The amount of "correction" (actually more accurately, "fudging") that dither applies to truncation is akin to the difference between the accuracy of Newtonian mechanics and Einsteinian relativity. By using relativistic equations, we can achieve a level of accuracy in our calculations and theories we simply cannot get with the old apple falling from the tree of Newton.
So when the engineers at JPL and NASA program their computers that control their spacecraft to the moon, Mars Jupiter or even Pluto, they load their navigation software up with Einstein's equations, right? NOPE. It's all the same basic Newtonian
force=mass x acceleration stuff, used as well for the Mars Pathfinder mission controllers as by WWII artillery officers. The level of refinement offered by relativistic mechanics simply is not needed at the scale and speed of spaceflight (not until we figure out warp drive, anyway

)
Nor is (usually) the refinement of dither often necessary in the macro world of musical reproduction.

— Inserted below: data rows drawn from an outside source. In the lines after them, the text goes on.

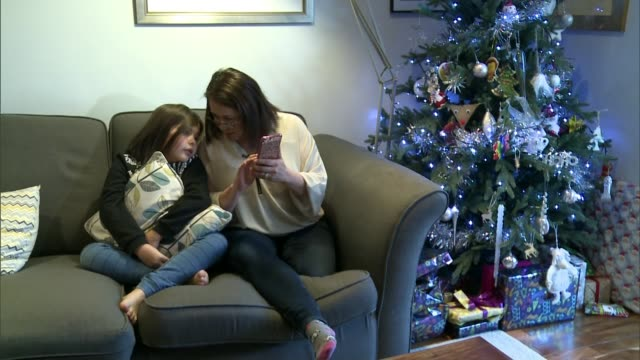 girl cured of rare kidney disease to spend first christmas at home in four years; england: int kitty skrabski chatting with debbie skrabski sot. - human kidney点の映像素材/bロール
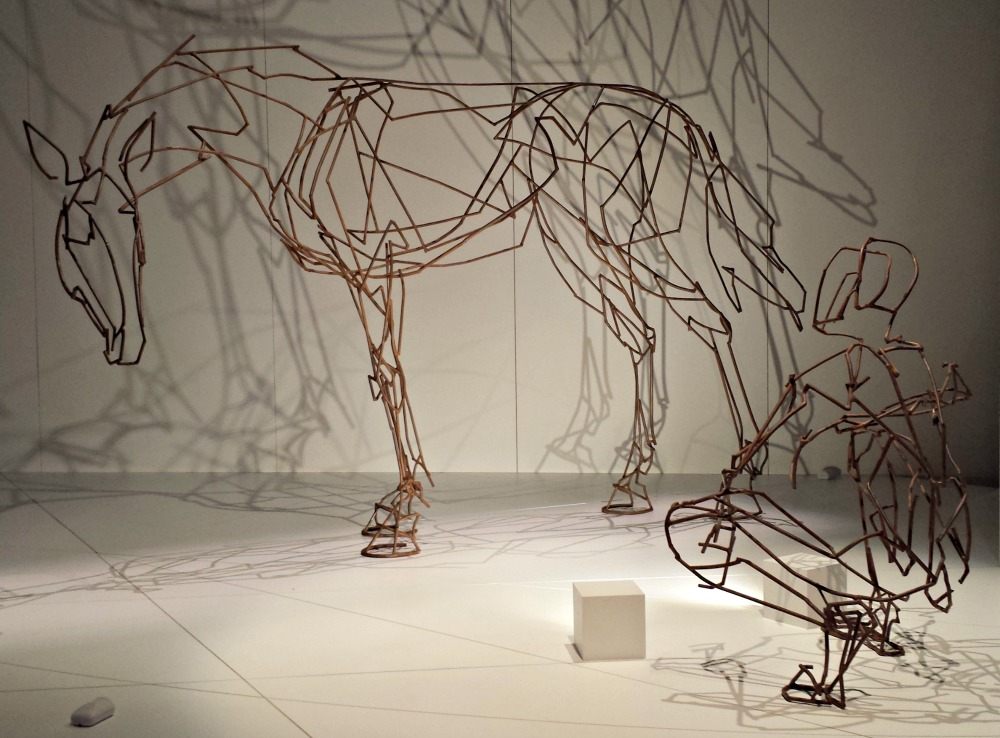 Wire man and horse sculpture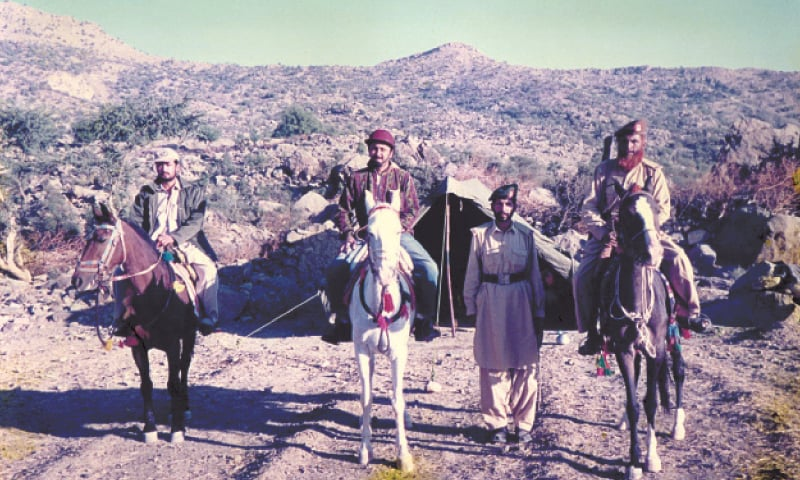 DERA GHAZI KHAN: Political agent to tribal area Dr Raheel (centre) on a visit to Jhandi in 2000.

Perhaps when working on laboratory calibration and refined scientific experiment-quality audio, such refinement matters, but without it the music will get to our ears just as fine as the Voyager probes made it to the outer planets.
If you guys want to continue clicking that mouse, be my guest. I just ask that anybody who does be honest with themselves as to why they are doing it.
Is it actually because it is a real improvement in the resulting production? If so, fine. If not, then why?
G.
*Well, to get really technical, most dithering algorithms are not random or even pseudo-random, but rather follw fairly simplistic patters. In this way they do themselves convey the information of that pattern, but it is information that is not directly relevant to, and smudges, the information within the signal to which it is applied. it is in fact this "smudging" of information that folks call the "removal of harmonic distortion" or "de-correlation" of the sample information.